STUDY TEXT.
★ ★ ★
Unfortunately for them, Shar-Pei dogs have a lot of problems. If it is not their eyes, then it is their skin, or both. If none of these, you can be sure that ear trouble will arrive one day. They have tiny ear-flaps, and much of the inside of the ear is exposed as a consequence. Not unlike us humans in some respects, though of course they cannot wash them, poke fingers into them, or clean them out properly. They also run through undergrowth, rub their heads in grass, and jump into muddy ponds and streams, none of which is conducive to good ear health. As a considerate owner, you have to check their ears on a regular basis, and be prepared to clean out the unpleasant residue that sometimes builds up. When all else fails, a trip to the Vet normally results in a prescription of medicinal ear drops.
Ollie has had a few ear problems in the past. He had to have them cleaned by the nurse, and you could see him wincing as she dug deep. They sold us ear drops with a long nozzle that has to be inserted quite far into the tightest part of the ear. This is not a nice thing to do, especially when you can plainly see that it is hurting your dog. He has been free of this particular irritation for some time now, but spent many weeks enduring an annoying skin condition instead. I wrote about this in the post ‘Ollie’s Crop Circles.’ Just as that seemed to have cleared up completely, and the fur had grown back over the bald spots by the end of last week, he began to shake his head. All dogs shake their heads of course, but this was not the normal sort of occasional shake. This was intense, and carried on constantly, unless he was fast asleep.
★ ★ ★
DATASET EXTRACT.
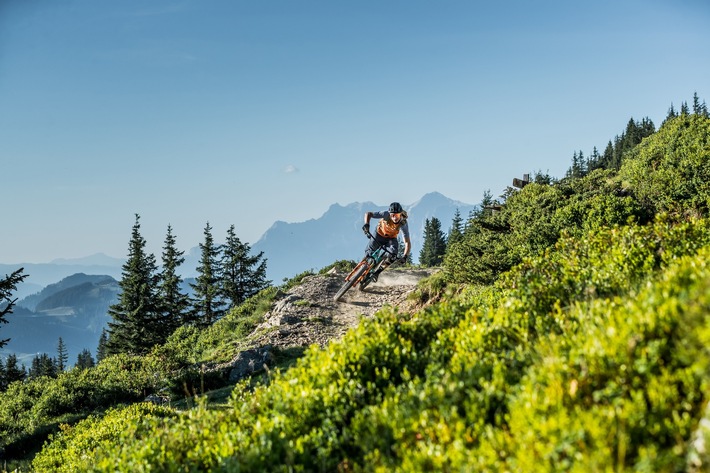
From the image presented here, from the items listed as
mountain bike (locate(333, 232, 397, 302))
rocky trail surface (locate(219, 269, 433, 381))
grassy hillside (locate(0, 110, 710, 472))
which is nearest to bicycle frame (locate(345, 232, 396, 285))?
mountain bike (locate(333, 232, 397, 302))

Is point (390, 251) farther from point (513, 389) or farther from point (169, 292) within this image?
point (169, 292)

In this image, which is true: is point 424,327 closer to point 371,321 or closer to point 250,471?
point 371,321

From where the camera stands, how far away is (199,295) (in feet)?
169

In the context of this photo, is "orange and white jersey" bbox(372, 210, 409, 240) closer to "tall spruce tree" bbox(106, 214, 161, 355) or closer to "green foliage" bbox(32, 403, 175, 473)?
"green foliage" bbox(32, 403, 175, 473)

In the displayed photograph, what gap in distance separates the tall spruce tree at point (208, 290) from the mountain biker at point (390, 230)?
36.5 metres

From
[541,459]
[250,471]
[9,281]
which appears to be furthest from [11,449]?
[541,459]

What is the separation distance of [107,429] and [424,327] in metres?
8.24

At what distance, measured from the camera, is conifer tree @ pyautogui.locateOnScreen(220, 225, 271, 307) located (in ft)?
175

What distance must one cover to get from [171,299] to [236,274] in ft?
26.4

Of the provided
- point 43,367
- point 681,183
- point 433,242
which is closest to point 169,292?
point 681,183

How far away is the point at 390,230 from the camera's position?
60.5 ft

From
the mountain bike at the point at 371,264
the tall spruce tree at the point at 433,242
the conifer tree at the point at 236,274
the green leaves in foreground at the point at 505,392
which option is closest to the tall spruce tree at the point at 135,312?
the conifer tree at the point at 236,274

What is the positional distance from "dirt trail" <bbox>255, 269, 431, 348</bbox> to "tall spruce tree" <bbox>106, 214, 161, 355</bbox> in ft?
76.0

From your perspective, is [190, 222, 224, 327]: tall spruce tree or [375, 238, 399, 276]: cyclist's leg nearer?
[375, 238, 399, 276]: cyclist's leg
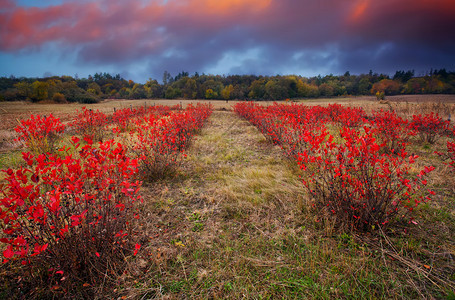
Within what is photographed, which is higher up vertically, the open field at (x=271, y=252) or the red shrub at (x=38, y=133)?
the red shrub at (x=38, y=133)

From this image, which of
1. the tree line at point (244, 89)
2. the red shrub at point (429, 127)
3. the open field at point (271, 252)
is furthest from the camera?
the tree line at point (244, 89)

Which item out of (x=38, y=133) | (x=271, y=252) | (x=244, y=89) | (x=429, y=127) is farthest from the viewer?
(x=244, y=89)

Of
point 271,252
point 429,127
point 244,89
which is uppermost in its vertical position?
point 244,89

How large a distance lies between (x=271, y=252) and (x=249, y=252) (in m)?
0.29

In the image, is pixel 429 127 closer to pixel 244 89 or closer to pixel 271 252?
pixel 271 252

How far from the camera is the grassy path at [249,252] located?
2.01 m

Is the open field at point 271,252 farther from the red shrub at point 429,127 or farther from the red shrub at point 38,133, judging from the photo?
the red shrub at point 38,133

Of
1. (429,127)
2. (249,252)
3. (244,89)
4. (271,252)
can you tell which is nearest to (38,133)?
(249,252)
★ ★ ★
USING THE INFORMATION.
(A) Please set down, word for word, the part of the Shar-Pei text starting with "Unfortunately for them, Shar-Pei" and going on through "medicinal ear drops.".
(B) Resume the Shar-Pei text after its final sentence and carry it forward.

RESPONSES FOR EACH TASK.
(A)
Unfortunately for them, Shar-Pei dogs have a lot of problems. If it is not their eyes, then it is their skin, or both. If none of these, you can be sure that ear trouble will arrive one day. They have tiny ear-flaps, and much of the inside of the ear is exposed as a consequence. Not unlike us humans in some respects, though of course they cannot wash them, poke fingers into them, or clean them out properly. They also run through undergrowth, rub their heads in grass, and jump into muddy ponds and streams, none of which is conducive to good ear health. As a considerate owner, you have to check their ears on a regular basis, and be prepared to clean out the unpleasant residue that sometimes builds up. When all else fails, a trip to the Vet normally results in a prescription of medicinal ear drops.

(B)
A quick inspection of the ears showed them to be a little congested with a waxy substance, and we cleaned this out, deciding to apply some ear drops, in the same way we did it last year. It didn’t appear to help a great deal, and he continued to shake. By Wednesday, we could even hear him at night, constantly shaking as he lay on his bed. He had also ‘dropped’ one side of his head too, carrying one ear lower. A sure indication that he was feeling pain, were his constant attempts at getting attention, and rubbing his face and head around our legs. We continued with the drops, but by Thursday, one ear felt hot to touch, and was red and inflamed on inspection. An appointment was made with the Vet, for Friday afternoon.
I took him out for a walk earlier than usual, to make sure that we would be back in good time for the twelve-mile drive to Swaffham. We had left off the drops, so as not to inflame his ear further before the Vet examined him. When he saw me getting the bed that fits into the back of the car, he was beside himself with excitement, spinning in circles, and skidding on the stone tiles of the kitchen floor. He was no doubt anticipating going somewhere nice in the car, a different place to explore, and the chance to meet other dogs that he had never previously encountered. I felt very guilty, as he jumped into the vehicle enthusiastically. The Friday afternoon traffic was exacerbated by emergency roadworks on the A47, causing an unusual delay. We made it to the Vet with one minute to spare before the time of the appointment, and as he jumped out, I could see a definite look of disappointment on his wrinkly face.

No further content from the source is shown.